Paroxysmal sympathetic hyperactivity (PSH) is a relatively common syndrome typically observed following traumatic brain injury (TBI). It manifests through a combination of non-specific symptoms that collectively define its presentation. Linked to sympathetic hyperactivity, takotsubo syndrome is a cardiomyopathy marked by left ventricular dysfunction and may coincide with PSH. While various factors can lead to the simultaneous occurrence of these syndromes, a notably rare scenario involves their manifestation after brain tumor removal. The nonspecific nature of PSH symptoms and of the cardiac dysfunction in takotsubo syndrome pose challenges in accurately diagnosing these conditions in an intensive care unit (ICU) setting. They often overlap with more prevalent diagnoses like sepsis, pulmonary embolism, and acute heart failure. Thus, it is crucial for clinicians dealing with these patients to be aware that symptoms indicating sympathetic activity surge and left heart failure might prompt consideration of takotsubo syndrome and PSH. This study presents the case of an 8-year-old girl who developed takotsubo syndrome associated with sympathetic hyperactivity following the surgical removal of a bulbar tumor. To the best of our knowledge, this is the tenth case of PSH following brain tumor removal in a pediatric patient and the first reported case of occurrence of takotsubo linked to PSH after brain tumor removal.
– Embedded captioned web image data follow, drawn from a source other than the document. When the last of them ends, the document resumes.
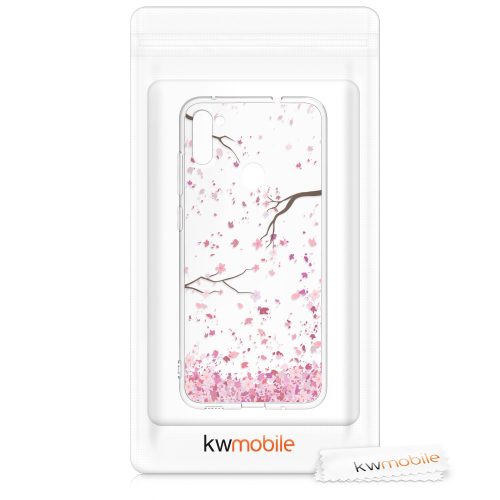 Pouzdro pro Samsung Galaxy M11, silikonové, růžové, 53603.01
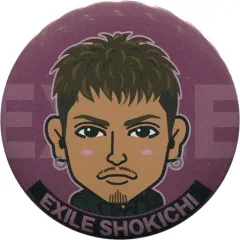 【中古】バッジ・ピンズ(男性) SHOKICHI(EXILE) 缶バッジ 2018カレンダーVer. EXILE TRIBE STATION オンラインカプセル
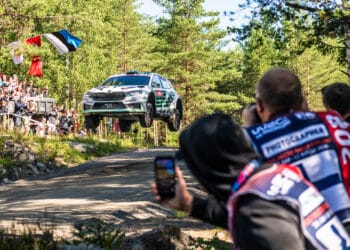 Robert Virves ja Jakko Viilo Soome MM-ralli 2026, Foto: Honza Fronek/Rally-Mania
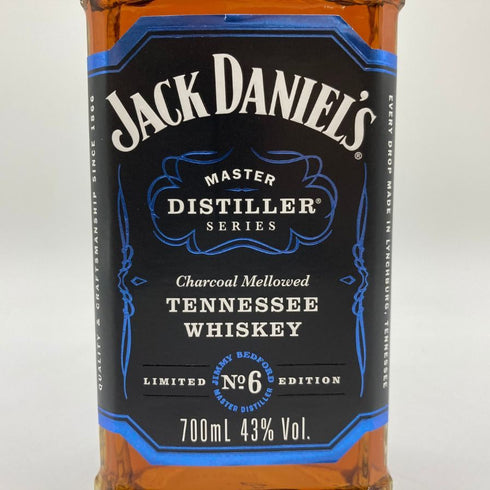 ジャックダニエル マスターディスティラー No.6 700ml 43% JACK DANIERL'S MASTER DISTILLER 【SKU】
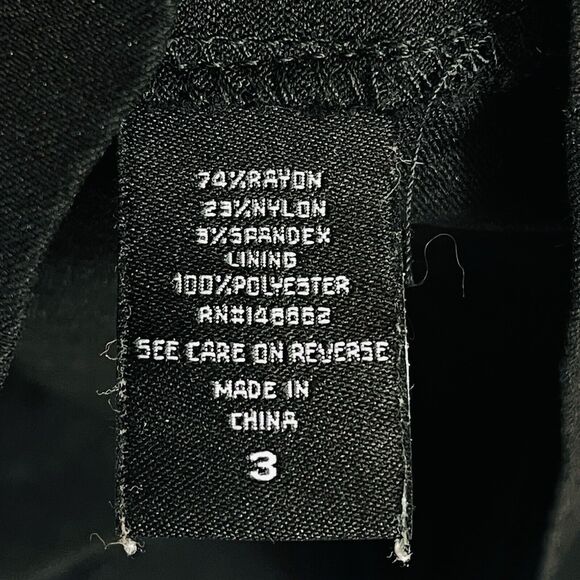 Torrid Black Ruched Half Sleeve Stretch Ponte Blazer Jacket Women's 3 3X - Picture 9 of 9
We offer a detailed account of the patient's clinical journey in the ICU, accompanied by a comprehensive review of relevant literature to identify similar cases. The significance of this case study lies in emphasizing the potential occurrence of takotsubo syndrome due to PSH and underscores the importance of early diagnosis and management due to their association with unfavorable clinical outcomes.

摘要

阵发性交感神经过度兴奋(PSH)是一种相对常见的综合征,通常在创伤性脑损伤(TBI)后观察到。它表现为一系列非特异性症状的组合,共同定义了其表现。与交感神经过度兴奋相关联的是 Takotsubo 综合征,这是一种以左心室功能障碍为特征的心肌病,可能与 PSH 同时发生。虽然各种因素可能导致这些综合征同时发生,但一个明显罕见的情况是在脑瘤切除后出现这些综合征。PSH 症状和 Takotsubo 综合征中心律失常的非特异性性质在重症监护病房(ICU)环境中准确诊断这些疾病时带来了挑战。它们经常与更常见的诊断重叠,如败血症、肺栓塞和急性心力衰竭。因此,处理这些患者的临床医生必须意识到,表明交感活动激增和左心衰竭的症状可能提示考虑 Takotsubo 综合征和 PSH。本研究介绍了一例 8 岁女孩,在切除延髓肿瘤后出现 Takotsubo 综合征伴交感神经过度兴奋。据我们所知,这是第十例儿童脑瘤切除后出现 PSH 的病例,也是首例报道的脑瘤切除后 Takotsubo 与 PSH 相关的病例。我们详细描述了患者在 ICU 中的临床历程,并对相关文献进行了全面回顾,以确定类似病例。本病例研究的意义在于强调了 PSH 导致 Takotsubo 综合征的潜在发生,并强调了早期诊断和管理的重要性,因为它们与不良的临床结局有关。